# Earth Stove, Series 100



## pyroman (Apr 11, 2017)

Howdy, I am looking for an installation manual for my Earth Stove 100. I found some that were close to mine, but not for the Series 100. Can anyone help?


----------



## begreen (Apr 11, 2017)

The manual for the 101 is posted here. That may be as close as we can get.
https://www.hearth.com/talk/wiki/earthstove-100/


----------



## pyroman (Apr 11, 2017)

No sir, that is for a Model 101 / 105 stove. They were manufactured for mobile homes and had an air intake on the bottom. My air intake is on the upper back of the unit.

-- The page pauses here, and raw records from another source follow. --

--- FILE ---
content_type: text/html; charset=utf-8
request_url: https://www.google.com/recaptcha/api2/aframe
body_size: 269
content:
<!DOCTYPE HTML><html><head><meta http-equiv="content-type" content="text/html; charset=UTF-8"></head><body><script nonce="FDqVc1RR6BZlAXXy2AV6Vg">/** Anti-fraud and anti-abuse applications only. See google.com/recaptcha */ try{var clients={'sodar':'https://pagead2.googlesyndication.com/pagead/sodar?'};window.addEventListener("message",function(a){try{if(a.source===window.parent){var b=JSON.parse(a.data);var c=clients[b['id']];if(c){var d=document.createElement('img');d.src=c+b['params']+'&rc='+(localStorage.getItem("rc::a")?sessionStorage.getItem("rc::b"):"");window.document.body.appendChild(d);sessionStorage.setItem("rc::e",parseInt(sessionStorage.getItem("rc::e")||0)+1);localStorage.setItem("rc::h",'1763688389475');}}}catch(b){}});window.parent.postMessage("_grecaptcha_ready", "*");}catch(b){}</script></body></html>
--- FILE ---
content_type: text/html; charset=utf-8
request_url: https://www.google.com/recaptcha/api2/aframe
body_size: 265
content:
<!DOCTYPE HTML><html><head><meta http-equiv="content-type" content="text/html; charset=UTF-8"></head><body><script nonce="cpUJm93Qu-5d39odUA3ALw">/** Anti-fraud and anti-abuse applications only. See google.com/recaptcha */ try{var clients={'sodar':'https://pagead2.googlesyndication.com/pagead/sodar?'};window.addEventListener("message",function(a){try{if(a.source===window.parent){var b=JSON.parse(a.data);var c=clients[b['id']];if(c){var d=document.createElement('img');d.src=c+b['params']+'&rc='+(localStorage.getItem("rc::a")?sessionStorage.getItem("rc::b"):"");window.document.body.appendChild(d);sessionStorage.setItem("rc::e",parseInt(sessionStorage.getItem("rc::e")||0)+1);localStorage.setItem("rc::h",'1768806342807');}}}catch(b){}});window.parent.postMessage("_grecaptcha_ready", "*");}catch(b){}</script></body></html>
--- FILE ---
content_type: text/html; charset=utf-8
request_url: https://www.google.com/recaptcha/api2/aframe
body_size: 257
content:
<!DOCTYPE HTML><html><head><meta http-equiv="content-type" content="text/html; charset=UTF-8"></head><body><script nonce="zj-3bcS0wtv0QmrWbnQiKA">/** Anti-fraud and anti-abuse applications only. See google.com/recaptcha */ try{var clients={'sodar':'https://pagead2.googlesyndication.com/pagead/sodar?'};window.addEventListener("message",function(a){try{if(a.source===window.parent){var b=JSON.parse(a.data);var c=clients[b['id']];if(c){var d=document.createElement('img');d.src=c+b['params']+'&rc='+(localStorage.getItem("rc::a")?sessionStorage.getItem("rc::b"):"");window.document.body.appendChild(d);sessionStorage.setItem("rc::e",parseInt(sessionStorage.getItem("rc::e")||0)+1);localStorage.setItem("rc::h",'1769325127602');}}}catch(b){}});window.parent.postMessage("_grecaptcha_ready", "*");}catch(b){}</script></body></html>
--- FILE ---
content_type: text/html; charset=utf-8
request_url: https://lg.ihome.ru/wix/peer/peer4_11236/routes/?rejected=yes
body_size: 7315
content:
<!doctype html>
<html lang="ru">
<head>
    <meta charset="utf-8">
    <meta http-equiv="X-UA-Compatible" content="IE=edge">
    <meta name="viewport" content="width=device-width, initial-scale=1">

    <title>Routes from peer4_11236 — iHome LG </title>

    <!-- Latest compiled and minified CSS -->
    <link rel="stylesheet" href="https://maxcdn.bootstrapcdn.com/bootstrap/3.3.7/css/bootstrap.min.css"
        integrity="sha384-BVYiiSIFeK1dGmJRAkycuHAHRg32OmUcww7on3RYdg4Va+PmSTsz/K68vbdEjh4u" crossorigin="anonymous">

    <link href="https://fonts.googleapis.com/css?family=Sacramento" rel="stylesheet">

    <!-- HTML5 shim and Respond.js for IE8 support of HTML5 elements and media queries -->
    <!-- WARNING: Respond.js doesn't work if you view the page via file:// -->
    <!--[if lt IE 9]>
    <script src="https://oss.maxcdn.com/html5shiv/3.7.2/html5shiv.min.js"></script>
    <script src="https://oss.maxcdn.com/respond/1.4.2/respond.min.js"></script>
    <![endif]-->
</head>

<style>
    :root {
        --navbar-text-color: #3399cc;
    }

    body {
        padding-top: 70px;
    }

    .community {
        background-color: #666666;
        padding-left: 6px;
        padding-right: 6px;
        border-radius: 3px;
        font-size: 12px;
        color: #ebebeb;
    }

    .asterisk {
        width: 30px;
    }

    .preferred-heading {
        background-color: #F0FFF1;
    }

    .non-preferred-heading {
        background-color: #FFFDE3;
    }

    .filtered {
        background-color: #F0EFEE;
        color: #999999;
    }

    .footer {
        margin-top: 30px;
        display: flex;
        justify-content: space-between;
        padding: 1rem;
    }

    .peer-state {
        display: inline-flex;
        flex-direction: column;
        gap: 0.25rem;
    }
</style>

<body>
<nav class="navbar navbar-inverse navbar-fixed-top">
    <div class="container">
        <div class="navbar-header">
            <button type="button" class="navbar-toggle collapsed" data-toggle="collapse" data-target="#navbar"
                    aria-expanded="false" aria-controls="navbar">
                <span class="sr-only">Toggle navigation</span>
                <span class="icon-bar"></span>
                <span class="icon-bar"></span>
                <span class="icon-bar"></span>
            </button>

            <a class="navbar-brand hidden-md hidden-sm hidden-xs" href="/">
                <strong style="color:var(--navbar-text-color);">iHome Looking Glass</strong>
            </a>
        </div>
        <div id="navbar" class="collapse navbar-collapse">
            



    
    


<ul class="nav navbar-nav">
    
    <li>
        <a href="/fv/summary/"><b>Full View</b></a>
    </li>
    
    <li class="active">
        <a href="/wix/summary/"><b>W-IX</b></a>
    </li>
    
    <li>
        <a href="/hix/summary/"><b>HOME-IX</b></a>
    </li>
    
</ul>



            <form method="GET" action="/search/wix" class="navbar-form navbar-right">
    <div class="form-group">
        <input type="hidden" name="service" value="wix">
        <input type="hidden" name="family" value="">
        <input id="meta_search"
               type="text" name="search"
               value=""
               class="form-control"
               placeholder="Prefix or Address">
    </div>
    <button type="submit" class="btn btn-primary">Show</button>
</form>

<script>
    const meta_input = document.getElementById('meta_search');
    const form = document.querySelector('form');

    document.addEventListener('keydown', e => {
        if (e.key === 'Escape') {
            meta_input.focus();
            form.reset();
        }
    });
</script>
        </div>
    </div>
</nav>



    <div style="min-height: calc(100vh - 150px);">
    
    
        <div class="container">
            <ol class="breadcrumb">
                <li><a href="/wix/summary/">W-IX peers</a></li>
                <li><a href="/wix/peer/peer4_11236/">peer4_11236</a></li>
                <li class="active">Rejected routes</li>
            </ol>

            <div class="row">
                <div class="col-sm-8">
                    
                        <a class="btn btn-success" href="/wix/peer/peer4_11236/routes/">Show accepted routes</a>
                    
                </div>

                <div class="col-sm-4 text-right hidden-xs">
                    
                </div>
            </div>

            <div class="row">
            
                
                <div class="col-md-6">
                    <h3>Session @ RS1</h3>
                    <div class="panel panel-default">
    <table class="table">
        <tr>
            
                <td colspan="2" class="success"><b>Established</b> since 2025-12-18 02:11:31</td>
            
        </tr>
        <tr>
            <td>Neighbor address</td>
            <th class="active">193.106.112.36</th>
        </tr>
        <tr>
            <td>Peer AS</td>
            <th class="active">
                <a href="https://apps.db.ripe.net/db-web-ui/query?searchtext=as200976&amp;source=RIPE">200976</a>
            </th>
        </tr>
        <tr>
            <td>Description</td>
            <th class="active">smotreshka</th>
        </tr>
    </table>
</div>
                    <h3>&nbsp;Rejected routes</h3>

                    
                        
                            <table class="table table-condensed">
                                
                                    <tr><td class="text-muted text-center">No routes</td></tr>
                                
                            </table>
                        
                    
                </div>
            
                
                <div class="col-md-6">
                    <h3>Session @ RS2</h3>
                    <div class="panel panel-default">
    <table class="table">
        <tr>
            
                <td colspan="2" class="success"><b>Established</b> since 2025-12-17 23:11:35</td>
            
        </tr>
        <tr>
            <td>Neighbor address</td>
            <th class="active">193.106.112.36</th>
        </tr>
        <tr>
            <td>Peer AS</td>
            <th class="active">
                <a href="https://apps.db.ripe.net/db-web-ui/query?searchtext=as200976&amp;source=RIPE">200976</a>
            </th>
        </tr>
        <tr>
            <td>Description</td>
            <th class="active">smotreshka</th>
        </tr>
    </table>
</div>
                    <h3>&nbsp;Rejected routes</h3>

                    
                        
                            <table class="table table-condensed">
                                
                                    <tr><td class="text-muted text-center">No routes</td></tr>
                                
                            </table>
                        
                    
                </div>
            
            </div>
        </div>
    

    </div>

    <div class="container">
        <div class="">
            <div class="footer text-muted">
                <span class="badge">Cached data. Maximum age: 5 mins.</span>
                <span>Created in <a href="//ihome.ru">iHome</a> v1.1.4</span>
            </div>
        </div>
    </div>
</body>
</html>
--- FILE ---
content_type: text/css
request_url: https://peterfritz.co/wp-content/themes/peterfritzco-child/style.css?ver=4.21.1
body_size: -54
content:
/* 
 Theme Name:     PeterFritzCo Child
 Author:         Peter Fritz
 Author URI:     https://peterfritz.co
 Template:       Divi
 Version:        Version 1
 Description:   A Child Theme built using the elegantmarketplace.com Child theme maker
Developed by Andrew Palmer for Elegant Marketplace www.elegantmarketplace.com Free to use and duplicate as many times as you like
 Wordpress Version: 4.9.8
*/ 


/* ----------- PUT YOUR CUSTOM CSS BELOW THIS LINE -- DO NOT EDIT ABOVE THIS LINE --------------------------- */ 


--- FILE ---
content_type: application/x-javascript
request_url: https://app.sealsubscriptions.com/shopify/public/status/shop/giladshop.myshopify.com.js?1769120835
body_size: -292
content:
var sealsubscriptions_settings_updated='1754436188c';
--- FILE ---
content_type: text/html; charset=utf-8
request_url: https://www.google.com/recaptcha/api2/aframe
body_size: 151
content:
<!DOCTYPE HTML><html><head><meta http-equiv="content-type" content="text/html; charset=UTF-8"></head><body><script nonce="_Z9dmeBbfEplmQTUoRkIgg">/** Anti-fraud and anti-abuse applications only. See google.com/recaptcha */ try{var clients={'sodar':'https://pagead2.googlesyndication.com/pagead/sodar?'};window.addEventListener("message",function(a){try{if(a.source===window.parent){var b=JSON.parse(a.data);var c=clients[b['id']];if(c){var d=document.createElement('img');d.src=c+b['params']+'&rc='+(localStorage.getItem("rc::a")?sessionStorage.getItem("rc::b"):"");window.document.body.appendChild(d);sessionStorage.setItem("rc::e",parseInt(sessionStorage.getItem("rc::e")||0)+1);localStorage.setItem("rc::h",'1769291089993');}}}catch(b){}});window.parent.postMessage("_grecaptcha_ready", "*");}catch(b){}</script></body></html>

It is close, but not the Model 100.


----------



## Richfire (Jun 25, 2019)

I read that Webbie posted manuals for both the 101 and 100. I only found the 101. Anybody know where I can find the 100?


----------



## evanwhat (Oct 1, 2019)

Richfire said:


> I read that Webbie posted manuals for both the 101 and 100. I only found the 101. Anybody know where I can find the 100?


I second this!  Seems like they were linked on different threads from years before, but they're all link-dead now. 

One was posted on this thread, but when I follow the link there, I'm redirected to a page with a xenForo  login prompt and when I login again, I'm denied access because I need admin privileges.

@Richfire did you have any luck since you last asked?


----------